Tablets were evaluated for its physico-chemical properties and invitro dissolution studies after 90 days and there was no significant physico-chemical changes was observed and observed percentage drug release during 8th hour was 98%. Hence formulation PCF3 was found to be stable during the stability studies.

Drug release kinetics

Tramadol hydrochloride tablets made with hydroxy propyl methyl cellulose and ethyl cellulose were subjected to various kinetic studies like zero order (Cumulative percentage drug released vs. Time), first order (Log cumulative percentage of drug unreleased vs. Time), Higuchi equation (Cumulative percentage of drug unreleased vs. Square root of time) and Korsemeyer’s (Log cumulative percentage released vs. Log time) and are reported in Figure 8.

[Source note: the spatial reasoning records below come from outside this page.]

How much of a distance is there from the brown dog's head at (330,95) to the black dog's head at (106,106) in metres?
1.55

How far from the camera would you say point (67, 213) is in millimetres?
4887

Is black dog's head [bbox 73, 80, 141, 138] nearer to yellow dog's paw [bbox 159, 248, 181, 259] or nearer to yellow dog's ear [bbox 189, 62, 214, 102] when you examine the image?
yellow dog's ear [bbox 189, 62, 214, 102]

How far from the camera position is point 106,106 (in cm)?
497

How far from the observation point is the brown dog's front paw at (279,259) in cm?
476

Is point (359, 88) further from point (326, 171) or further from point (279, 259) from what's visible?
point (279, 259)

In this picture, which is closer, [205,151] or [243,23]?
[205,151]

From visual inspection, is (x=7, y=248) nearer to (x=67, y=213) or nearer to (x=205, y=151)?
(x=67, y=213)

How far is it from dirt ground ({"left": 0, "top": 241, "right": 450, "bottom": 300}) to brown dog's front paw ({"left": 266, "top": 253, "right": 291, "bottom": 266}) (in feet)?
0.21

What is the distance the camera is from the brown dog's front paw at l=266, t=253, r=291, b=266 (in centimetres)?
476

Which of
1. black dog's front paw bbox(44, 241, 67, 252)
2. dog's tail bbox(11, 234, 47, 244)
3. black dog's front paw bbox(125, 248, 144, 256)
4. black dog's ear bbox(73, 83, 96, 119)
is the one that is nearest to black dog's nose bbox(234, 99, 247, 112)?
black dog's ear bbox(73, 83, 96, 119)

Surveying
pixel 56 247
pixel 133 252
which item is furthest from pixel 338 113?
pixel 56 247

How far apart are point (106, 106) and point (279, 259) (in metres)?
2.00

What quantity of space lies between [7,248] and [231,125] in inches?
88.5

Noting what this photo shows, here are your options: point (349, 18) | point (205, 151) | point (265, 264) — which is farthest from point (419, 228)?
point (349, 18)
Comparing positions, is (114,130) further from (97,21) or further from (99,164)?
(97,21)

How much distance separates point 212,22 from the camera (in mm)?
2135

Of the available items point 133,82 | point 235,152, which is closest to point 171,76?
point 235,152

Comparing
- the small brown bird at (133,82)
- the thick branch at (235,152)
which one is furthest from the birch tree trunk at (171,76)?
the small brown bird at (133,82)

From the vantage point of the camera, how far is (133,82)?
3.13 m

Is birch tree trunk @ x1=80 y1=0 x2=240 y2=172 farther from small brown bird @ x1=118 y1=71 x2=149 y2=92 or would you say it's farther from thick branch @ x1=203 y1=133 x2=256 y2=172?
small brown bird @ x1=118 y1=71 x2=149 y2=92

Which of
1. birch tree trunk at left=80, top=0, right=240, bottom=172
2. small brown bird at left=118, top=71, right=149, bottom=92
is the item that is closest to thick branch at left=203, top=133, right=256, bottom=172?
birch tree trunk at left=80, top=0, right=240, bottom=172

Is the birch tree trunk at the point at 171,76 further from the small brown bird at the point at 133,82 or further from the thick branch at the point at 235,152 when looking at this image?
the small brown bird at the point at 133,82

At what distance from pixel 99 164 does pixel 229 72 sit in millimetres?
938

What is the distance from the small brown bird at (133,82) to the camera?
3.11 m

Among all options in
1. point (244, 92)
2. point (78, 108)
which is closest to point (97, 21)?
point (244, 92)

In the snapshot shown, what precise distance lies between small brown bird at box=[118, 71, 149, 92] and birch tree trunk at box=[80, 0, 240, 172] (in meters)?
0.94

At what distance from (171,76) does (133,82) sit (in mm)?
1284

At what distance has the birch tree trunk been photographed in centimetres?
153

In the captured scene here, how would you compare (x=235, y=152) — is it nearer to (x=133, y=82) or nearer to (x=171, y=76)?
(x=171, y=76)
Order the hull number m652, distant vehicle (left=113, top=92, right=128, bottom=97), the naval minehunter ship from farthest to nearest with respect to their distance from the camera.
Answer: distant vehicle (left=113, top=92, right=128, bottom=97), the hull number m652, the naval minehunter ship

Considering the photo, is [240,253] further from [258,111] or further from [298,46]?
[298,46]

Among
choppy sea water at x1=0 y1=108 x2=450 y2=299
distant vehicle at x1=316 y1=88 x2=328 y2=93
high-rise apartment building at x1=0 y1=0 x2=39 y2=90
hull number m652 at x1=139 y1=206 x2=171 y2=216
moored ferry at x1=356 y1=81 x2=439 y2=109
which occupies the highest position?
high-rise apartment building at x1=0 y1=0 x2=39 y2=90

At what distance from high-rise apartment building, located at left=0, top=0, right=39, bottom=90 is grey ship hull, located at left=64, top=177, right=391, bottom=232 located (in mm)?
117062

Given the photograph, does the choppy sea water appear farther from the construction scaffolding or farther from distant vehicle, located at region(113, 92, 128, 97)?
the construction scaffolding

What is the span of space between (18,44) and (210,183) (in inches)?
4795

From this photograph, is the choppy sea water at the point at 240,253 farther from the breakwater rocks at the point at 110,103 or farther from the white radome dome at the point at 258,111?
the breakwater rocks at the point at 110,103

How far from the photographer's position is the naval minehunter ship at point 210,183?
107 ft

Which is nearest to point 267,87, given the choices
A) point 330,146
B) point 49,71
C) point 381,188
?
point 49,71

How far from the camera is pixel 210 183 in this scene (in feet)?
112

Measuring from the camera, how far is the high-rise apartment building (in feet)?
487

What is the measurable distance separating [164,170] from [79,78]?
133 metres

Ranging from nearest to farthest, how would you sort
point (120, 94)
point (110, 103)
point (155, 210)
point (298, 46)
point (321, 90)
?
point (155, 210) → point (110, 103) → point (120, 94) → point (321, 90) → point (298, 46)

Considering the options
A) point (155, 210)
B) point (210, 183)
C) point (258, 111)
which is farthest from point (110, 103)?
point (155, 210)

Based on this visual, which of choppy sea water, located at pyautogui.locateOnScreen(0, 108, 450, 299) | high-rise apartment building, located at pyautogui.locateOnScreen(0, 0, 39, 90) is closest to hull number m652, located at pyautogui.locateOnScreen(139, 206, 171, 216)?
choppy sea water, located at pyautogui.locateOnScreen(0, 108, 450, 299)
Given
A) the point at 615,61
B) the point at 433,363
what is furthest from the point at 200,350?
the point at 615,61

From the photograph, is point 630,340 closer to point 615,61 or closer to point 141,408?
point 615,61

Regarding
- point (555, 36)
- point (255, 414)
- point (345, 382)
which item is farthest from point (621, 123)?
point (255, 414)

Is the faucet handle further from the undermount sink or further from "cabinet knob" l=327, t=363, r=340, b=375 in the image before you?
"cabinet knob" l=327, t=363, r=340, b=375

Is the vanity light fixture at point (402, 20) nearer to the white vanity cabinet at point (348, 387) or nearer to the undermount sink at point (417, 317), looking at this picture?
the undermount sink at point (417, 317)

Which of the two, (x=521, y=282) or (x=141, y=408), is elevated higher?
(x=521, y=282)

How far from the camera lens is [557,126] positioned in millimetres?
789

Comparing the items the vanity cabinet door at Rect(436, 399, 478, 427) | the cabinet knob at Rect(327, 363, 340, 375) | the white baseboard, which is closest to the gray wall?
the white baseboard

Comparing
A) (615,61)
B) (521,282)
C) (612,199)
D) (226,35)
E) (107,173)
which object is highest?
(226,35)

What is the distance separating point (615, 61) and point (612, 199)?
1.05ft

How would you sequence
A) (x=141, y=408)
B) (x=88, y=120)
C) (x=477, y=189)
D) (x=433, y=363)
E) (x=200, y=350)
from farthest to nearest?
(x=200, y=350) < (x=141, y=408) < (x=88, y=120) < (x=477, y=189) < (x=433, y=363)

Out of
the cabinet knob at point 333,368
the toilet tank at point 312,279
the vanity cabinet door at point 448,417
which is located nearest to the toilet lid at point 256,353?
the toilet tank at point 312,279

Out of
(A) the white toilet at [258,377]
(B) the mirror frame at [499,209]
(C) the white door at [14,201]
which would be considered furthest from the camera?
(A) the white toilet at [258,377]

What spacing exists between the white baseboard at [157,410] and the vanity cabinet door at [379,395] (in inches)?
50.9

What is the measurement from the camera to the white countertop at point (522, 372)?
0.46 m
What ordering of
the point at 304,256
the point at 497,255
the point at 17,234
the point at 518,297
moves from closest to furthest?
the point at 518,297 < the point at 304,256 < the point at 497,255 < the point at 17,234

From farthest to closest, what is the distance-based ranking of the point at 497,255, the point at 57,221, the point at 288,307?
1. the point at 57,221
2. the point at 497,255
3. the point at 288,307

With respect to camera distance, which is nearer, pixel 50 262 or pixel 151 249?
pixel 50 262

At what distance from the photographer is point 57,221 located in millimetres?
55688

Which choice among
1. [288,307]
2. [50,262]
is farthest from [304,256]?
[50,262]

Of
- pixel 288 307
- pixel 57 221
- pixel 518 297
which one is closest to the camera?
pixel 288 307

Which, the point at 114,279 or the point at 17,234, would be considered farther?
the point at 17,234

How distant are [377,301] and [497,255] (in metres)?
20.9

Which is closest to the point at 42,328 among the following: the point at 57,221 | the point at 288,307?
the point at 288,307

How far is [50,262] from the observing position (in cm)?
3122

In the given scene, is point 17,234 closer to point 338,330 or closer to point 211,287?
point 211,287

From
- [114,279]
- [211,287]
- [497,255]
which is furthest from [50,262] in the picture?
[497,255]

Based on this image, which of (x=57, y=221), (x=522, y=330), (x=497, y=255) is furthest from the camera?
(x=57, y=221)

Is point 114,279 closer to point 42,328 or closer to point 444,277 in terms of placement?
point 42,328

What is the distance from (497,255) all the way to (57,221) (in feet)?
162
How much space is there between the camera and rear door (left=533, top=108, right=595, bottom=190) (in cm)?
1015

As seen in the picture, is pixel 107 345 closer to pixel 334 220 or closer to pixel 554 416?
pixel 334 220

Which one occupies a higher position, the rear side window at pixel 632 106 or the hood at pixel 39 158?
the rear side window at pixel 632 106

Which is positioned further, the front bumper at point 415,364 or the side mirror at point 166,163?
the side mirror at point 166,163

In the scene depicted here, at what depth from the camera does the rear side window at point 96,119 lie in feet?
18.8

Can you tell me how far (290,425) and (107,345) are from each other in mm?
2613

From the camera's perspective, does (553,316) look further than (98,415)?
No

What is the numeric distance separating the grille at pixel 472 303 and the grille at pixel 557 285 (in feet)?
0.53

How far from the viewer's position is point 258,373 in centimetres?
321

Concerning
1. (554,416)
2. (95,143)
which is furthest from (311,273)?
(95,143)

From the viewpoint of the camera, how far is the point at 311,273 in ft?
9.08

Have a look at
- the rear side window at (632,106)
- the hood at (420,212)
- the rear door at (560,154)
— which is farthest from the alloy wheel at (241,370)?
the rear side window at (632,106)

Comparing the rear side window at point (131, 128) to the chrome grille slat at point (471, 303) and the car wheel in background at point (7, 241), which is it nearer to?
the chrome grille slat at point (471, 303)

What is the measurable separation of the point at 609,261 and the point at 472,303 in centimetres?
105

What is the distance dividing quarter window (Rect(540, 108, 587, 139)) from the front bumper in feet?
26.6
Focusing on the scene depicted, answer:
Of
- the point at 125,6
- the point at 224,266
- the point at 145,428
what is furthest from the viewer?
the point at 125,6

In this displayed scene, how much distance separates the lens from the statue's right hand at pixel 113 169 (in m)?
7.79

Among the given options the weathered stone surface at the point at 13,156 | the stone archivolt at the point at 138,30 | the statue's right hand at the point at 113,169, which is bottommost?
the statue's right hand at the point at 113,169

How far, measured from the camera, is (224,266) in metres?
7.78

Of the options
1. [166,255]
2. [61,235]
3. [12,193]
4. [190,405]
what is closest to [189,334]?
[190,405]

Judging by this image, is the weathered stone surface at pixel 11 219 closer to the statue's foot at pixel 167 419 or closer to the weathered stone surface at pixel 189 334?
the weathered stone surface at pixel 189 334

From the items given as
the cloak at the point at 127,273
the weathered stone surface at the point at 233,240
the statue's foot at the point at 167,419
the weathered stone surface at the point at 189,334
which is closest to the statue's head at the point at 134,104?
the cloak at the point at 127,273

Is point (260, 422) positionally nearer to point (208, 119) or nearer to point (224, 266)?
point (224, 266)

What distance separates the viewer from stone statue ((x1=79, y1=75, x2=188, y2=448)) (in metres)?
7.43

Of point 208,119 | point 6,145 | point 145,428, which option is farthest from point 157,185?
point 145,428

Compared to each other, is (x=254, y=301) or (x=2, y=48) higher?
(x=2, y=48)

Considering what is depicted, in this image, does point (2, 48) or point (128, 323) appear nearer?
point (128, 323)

Figure 8: Drug release kinetics of PCF3.

The release kinetics profile of Tramadol hydrochloride tablets was found to obey zero order kinetics and Higuchi.


Consistent lag time with immediate release of the active pharmaceutical ingredient and the requirements for developing the chronotherapeutics was achieved with the developed formulation. At the coating ratio of (3:1) HPMC: EC has been proved as the most appropriate polymer combination for pulsatile drug delivery with a significant lag time and enhanced bioavailability, reduced side effects. Thus this approach of pulsatile release where in tablet of Tramadol hydrochloride is taken at bed time, releasing drug in the morning hours when the symptoms are more prevalent can prove to be a revolution in the treatment of arthritis.